We docked this morning at Taoranga and we had booked a private tour to Wai O Tapu Thermal Wonderland.  We had the most brilliant guide by the name of Gerard Barnard and I would highly recommend his company, Driving Miss Daisy, to any disabled travellers in the area. 

You can contact them at Info@drivingmissdaisybop.co.nz   
 



The day started with us disembarking and meeting up with our guide.  He had only been told that there were 4 passengers, one with an electric wheelchair.  Two vehicles arrived and he brought with him a manual wheelchair as he was uncertain of our needs.  Good start.  He seemed very well prepared.  We picked the most suitable of the vehicles and opted to take the manual chair with us in case my friend, Martin, needed to use it.

We headed off the 90km to Wai O Tapu.  Gerrard talked through the journey about the areas through which we were driving.  He was both knowledgeable and entertaining.

When we reached Wai O Tapu we discovered that they didn’t really understand wheelchair needs as there was a small step to the disabled toilets.  However they showed us which route was wheelchair accessible.  It wasn’t.  We did it anyway.  Gerard pushed Martin in the manual chair until it became obvious that the path was too uneven for the power chair.  He helped both me and Martin to get around the route which took us about one and a half hours instead of the half hour advised to us.
* * * * * * * * *
## Goal of the exercise
Pick up the account of the Wai O Tapu tour from its final sentence and continue it.

## Data segment
* * * * * * * * *
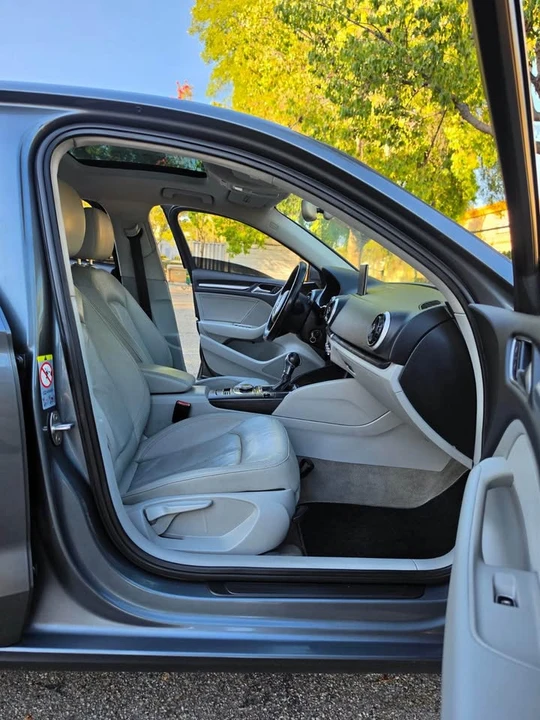 2015 Audi 8V A3 - Image 14 of 20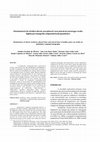 Research paper thumbnail of Jannine Forattini de OliveiraI João Luiz Rossi JúniorI Flaviana Lima Guião LeiteI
* * * * * * * * *
## Response to the exercise
I have to tell you that the thermal sights we visited were truly spectacular and so varied and colourful.  I also have to tell you that it is not wheelchair accessible and we could not have done it without Gerrard’s help.  

After a spot of lunch we headed back to the ship.  Despite the fact that we had spent longer than expected at the thermal area, Gerard took us to Rotorua to see the lake and the black swans, and then on to a Maori church.

We had booked a 6 hour trip.  We were overrunning, but he was so generous with his time.  He made the impossible possible.